When you got the job, what it was like to come into a brand new place and take over for someone like Scott Nagy who had been there seemingly forever?

First of all, the opportunity was a dream come true. And from a lot of different standpoints. Professionally, for me, basketball and developing young men has been something I’ve been passionate about for a long time. To be able to have the opportunity to be a coach was something I was excited about and started to think a few years back was something I was prepared for. To come into a place where there’s such passion, such unbelievable tradition, where the fans are amazing, where Frost Arena is such an unbelievable home court, you get your dream come true. To do it in a place like Brookings is awesome for my family. When I got the job, Justin Sell (athletic director) had said, ‘Every day will get better. You’ll have to almost pinch yourself because every day will get better.’ And that’s held true for the five months I’ve been here. Every day’s been great.

That’s the kind of program you’d want to come into, right? Where they have those high expectations, rather than having to build from the bottom up?

Absolutely. You can tell with the guys, coach Nagy did a great job with the culture of the program and the character of the guys he recruited. With that foundation in place, we hope we can add and continue to build on that. When you’re coming in as a head coach, to come into a place that already has that tradition; that winning expectation, it’s a huge advantage. And we’re going to capitalize.

Have you gotten a sense from the guys coming back that they know what it takes to reach the NCAA Tournament?

They know it’s something you can’t take for granted. It takes a lot of hard work every day, and a commitment to each other and to the process. It starts with a guy like Mike Daum, who had opportunities to leave and go to some other places but chose to stay here and finish the job he started. Not only be in the NCAA Tournament, but be on the winning side of games in the NCAA Tournament. That’s extremely exciting for us.

How about the Summit League, have you gotten a sense for where this league is nationally?

You look at the RPI, getting to 11th last year, that’s pretty impressive. I think the league as a hwole, and the coaches, have done a great job in scheduling up the level of competition. A lot of the coaches in this league are guys I’ve gotten to know through the recruiting trails or even coached against, so it’s a league that I have a lot of respect for. I think if we can continue this vision and keep scheduling better teams, there’s no limit to where we can go.

I imagine when you were at Iowa State, you got a sense for where South Dakota State was at the mid-major level?

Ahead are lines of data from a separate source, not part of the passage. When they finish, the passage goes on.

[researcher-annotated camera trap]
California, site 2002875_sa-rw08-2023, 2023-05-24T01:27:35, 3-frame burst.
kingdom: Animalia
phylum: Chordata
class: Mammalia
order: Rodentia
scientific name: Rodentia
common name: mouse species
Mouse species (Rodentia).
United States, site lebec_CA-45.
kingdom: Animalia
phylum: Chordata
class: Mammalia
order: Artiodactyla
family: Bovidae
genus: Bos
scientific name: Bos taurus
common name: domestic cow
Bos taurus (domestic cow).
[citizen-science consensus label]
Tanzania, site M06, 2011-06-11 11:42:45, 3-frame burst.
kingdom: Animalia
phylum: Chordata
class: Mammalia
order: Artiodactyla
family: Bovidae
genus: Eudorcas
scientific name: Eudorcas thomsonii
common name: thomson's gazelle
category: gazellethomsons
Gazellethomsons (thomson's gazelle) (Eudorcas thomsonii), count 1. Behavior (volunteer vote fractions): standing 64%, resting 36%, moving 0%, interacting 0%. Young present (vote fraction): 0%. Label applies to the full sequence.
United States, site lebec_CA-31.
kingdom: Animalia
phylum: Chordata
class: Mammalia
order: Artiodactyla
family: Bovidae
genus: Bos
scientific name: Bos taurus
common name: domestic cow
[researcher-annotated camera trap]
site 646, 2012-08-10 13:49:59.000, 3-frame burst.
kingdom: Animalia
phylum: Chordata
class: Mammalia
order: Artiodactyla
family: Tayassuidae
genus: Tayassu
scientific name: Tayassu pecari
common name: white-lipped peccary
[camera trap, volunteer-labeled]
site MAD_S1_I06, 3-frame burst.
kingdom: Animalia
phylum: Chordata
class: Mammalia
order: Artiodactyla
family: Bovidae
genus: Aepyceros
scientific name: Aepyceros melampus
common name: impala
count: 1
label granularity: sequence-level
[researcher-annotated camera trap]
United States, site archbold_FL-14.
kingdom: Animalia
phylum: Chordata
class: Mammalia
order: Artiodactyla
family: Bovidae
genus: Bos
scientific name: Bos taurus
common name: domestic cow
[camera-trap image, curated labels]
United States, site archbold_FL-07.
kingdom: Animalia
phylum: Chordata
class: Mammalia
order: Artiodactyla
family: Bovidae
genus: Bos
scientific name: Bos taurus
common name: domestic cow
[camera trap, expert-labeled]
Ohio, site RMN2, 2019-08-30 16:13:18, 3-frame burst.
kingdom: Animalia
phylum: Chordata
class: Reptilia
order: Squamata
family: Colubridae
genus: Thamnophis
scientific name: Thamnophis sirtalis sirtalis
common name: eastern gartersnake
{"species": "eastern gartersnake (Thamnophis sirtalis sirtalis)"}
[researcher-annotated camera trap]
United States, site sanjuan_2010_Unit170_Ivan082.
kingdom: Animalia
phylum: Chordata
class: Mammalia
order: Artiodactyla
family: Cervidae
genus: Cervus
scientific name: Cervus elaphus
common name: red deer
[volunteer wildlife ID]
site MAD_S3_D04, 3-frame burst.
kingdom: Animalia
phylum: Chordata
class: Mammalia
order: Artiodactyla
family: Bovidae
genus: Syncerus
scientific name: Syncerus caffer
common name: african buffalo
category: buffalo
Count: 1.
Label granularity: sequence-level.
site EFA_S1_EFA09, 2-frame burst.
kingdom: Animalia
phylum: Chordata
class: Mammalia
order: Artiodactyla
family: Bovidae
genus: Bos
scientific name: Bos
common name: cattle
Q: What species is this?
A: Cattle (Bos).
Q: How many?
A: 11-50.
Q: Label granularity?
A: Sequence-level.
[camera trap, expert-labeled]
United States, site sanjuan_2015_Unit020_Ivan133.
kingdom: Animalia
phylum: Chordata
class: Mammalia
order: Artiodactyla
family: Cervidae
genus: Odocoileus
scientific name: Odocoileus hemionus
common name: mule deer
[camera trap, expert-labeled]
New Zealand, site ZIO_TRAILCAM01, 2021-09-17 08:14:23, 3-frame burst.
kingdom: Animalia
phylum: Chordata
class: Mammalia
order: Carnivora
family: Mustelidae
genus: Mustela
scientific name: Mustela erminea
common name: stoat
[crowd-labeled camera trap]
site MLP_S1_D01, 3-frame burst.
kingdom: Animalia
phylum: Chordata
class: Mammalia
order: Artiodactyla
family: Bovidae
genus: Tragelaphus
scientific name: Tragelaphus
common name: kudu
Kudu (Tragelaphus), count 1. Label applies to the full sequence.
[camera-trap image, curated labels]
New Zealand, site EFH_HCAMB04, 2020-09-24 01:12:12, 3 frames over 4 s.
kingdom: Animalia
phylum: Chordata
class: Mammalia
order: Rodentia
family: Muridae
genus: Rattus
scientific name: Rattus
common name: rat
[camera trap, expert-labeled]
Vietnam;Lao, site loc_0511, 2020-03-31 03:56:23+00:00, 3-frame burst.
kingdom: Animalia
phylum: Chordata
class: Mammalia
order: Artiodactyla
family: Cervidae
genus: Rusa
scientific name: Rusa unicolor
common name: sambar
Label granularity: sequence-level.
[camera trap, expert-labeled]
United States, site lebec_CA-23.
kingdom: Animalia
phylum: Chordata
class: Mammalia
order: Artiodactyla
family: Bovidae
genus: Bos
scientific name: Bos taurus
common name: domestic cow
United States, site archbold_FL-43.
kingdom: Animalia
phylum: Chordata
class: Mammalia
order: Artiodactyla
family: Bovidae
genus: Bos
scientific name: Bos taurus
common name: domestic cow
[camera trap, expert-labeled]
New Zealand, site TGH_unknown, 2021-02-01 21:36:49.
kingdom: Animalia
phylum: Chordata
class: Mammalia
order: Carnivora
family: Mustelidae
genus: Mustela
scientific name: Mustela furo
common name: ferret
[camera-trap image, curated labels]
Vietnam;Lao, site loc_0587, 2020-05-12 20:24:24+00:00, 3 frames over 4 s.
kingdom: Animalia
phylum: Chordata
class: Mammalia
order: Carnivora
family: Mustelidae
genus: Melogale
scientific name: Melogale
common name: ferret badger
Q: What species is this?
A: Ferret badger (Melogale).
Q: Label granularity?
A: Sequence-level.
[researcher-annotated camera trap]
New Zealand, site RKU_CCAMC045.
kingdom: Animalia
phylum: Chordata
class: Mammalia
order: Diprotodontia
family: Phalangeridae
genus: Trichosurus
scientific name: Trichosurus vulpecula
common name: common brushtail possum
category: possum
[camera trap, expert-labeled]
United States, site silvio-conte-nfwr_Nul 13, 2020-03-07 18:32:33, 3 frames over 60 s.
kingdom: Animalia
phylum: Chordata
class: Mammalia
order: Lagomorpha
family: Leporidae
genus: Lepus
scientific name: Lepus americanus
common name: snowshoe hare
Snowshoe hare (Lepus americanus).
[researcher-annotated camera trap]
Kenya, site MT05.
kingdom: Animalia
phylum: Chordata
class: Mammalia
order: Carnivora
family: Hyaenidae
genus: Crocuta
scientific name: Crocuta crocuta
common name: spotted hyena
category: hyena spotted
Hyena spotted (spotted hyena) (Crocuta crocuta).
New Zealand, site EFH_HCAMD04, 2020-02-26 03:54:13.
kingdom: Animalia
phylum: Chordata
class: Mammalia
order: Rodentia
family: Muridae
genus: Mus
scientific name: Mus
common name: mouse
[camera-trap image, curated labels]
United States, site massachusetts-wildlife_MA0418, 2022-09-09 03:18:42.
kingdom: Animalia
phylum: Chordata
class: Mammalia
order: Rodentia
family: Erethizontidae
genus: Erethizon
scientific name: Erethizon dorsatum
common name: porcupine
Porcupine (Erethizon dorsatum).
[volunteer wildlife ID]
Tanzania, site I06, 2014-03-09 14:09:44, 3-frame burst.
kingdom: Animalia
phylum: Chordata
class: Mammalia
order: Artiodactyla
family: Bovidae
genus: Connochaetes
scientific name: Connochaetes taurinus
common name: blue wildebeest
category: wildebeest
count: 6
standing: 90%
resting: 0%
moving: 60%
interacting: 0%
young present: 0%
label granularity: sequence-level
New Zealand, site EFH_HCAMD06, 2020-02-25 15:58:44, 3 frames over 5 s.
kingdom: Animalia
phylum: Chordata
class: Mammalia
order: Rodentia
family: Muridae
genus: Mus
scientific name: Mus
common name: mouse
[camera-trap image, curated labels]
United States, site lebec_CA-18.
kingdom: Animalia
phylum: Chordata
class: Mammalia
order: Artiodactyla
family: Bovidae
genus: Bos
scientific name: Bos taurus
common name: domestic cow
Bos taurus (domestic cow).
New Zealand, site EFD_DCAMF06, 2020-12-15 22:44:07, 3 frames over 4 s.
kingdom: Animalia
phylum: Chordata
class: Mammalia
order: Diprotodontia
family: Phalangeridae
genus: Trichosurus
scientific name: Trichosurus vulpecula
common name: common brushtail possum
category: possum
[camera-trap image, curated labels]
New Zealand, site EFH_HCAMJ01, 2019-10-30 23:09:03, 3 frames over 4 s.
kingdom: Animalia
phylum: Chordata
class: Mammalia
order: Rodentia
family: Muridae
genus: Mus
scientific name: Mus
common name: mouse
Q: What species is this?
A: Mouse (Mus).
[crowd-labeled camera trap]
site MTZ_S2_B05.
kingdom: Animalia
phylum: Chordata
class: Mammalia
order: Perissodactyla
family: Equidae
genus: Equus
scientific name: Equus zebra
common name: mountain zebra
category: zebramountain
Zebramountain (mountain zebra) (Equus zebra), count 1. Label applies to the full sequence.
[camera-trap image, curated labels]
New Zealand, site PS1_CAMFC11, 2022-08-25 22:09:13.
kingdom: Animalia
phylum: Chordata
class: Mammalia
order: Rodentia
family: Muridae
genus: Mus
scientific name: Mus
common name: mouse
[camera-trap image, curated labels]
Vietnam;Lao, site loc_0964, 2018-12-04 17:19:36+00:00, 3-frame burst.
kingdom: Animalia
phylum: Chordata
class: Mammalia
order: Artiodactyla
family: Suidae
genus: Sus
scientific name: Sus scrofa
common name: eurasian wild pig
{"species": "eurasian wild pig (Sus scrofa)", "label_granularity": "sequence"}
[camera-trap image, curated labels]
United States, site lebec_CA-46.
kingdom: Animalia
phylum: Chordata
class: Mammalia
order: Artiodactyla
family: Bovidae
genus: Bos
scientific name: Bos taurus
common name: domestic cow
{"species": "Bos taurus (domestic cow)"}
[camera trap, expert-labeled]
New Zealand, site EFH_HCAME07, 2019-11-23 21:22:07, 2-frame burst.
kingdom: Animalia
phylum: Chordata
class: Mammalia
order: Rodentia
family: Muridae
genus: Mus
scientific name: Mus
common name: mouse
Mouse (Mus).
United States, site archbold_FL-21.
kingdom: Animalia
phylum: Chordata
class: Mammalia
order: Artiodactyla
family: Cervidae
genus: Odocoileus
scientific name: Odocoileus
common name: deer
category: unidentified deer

Absolutely. In 2008, South Dakota State came in right before Christmas and beat us at Hilton Coliseum. That certainly created a greater sense of awareness. And I remember coach (Lorenzo) Romar (head coach at Washington) talking about them coming in (in 2011) and winning with Nate Wolters, so I’ve always been aware of the program. It’s always been one of those schools when you’re at Iowa State or at Washington that we don’t want to schedule. It’s a no-win situation. Now, to be on the inside of it and find games and try to get people to come to Frost, it’s a pretty awesome vibe.